А вы знаете, вот еще, к этой блокаде возвращаясь, к своей вечерней школе, у нас, значит, эта вечерняя школа и директор, это, в общем, обыкновенная дневная школа, и в ней, значит, вот, вечерняя была, и вот та же директриса, значит, была, и к вечерникам тоже относилась. И вот она иногда вечером придет: ну как, говорит, тут ходят? Ходят, ходят. Это, я же в школу с Каменного пешком ходила, сюда, до Каменностровского, и, значит, вот обратно. Ой, тоже… И у нас в классе одни девчонки, один парень только был, остальные все девчонки. Кончили, и потом, значит, вот на Кировском, что там сейчас, я не знаю, был такой ресторанчик, «Белая ночь», и вот там у нас был, значит, вот…

Интервьюер: Выпускной?

Информант: Да, выпускной. Значит, за столом сидели, стихи читали, разговаривали, говорили и прочее, прочее, прочее, преподавателей благодарили. Так что вот так вот все. Ой…

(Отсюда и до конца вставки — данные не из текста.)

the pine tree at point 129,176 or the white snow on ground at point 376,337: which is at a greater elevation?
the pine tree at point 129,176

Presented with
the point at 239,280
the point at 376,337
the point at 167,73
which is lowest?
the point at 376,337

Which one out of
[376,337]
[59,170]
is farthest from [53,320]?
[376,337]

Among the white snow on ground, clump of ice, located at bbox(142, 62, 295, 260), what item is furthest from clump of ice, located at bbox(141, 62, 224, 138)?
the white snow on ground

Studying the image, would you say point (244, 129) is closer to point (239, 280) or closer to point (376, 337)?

Интервьюер: А вот вы говорите, вы в совете ветеранов были, а в общество жителей блокадного Ленинграда вы вступили?

Информант: Нет, а это же другое, понимаете. Жители блокадного Ленинграда, хотя они сейчас, по-моему, слились, я как-то не очень хорошо знаю. Понимаете, ведь это делится, те, имеющие эти медали, ветераны, и жители, и дети блокадного Ленинграда, это иначе. И вот жители блокадного Ленинграда, это была отдельно, а мы туда не входили и к ним, в общем[69]… Ну при работе мы соприкасались, и у нас в разных местах – у нас вот в тут, в одном доме было, наша комната, а у жителей в такой, в другом, довольно даже далеко. Ну мы вместе бывало что, особенно эти самые, возглавляющие эти советы, вместе чего-то надо было делать, так, в общем, делали. А так это разные совершенно.

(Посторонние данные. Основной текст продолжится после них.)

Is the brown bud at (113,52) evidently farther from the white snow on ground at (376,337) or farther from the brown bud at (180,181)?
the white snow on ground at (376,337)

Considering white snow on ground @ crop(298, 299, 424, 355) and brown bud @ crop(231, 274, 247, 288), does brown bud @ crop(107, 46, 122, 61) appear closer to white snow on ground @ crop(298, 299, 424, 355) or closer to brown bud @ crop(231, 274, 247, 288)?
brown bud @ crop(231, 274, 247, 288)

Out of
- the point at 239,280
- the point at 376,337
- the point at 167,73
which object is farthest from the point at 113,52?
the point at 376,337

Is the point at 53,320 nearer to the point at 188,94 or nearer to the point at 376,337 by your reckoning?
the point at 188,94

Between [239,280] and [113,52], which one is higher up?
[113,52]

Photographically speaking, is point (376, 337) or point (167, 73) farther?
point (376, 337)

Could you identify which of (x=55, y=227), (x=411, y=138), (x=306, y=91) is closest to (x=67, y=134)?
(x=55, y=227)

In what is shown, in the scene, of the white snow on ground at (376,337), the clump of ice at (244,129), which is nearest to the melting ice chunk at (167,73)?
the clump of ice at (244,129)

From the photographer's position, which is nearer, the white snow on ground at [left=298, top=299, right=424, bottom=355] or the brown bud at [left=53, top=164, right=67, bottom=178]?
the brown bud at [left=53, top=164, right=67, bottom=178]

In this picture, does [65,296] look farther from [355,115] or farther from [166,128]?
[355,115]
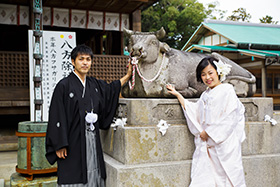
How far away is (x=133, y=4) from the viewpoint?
888 cm

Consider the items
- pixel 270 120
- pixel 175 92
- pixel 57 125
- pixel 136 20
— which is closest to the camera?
pixel 57 125

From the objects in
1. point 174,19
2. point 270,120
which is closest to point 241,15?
point 174,19

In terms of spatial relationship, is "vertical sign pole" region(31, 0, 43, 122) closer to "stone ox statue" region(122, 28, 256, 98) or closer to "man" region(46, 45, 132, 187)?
"stone ox statue" region(122, 28, 256, 98)

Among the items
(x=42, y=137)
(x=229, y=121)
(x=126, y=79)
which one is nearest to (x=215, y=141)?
(x=229, y=121)

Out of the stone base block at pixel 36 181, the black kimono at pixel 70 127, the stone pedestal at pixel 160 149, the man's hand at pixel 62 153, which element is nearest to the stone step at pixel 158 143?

Интервьюер: Угу. То есть вы считаетесь участниками войны…

Информант: Да, да.

Интервьюер: А они просто жители…

Информант: Да, да, да. Нас же даже приравняли уже, официально приравняли и пенсию увеличили, в общем, приравняли нас к участникам войны. У нас вот такие вот эти самые, штуки… (Пауза. Информантка ищет удостоверение.) Так что мы с С<…> К<…>[70] в разных организациях состоим. (Смеется.) Ой. Все бумажки уже. Нет, это не то… Ну вы, наверное, видели эти…

Интервьюер: Угу.

Информант: Вот у меня и мамы такой. Вот. И у мамы эти, у нас были бледно-бледно зелененькие, а потом нам тоже поменяли, чтобы такого же цвета как у ветеранов…

Интервьюер: Угу.

Информант: И поменяли «Ветераны труда», тоже поменяли, были такие красненькая книжечка, и там Сталин был, поменяли вот, значит, на такие, а я, когда, значит, меняли, давали мне, я там в собесе: а что, эти красненькие чего, говорю, выбросить можно? Вы знаете что, на всякий случай пусть полежит, не выбрасывайте! (Смеется.) Чего на свете не бывает, пусть, говорит, полежит. Ой…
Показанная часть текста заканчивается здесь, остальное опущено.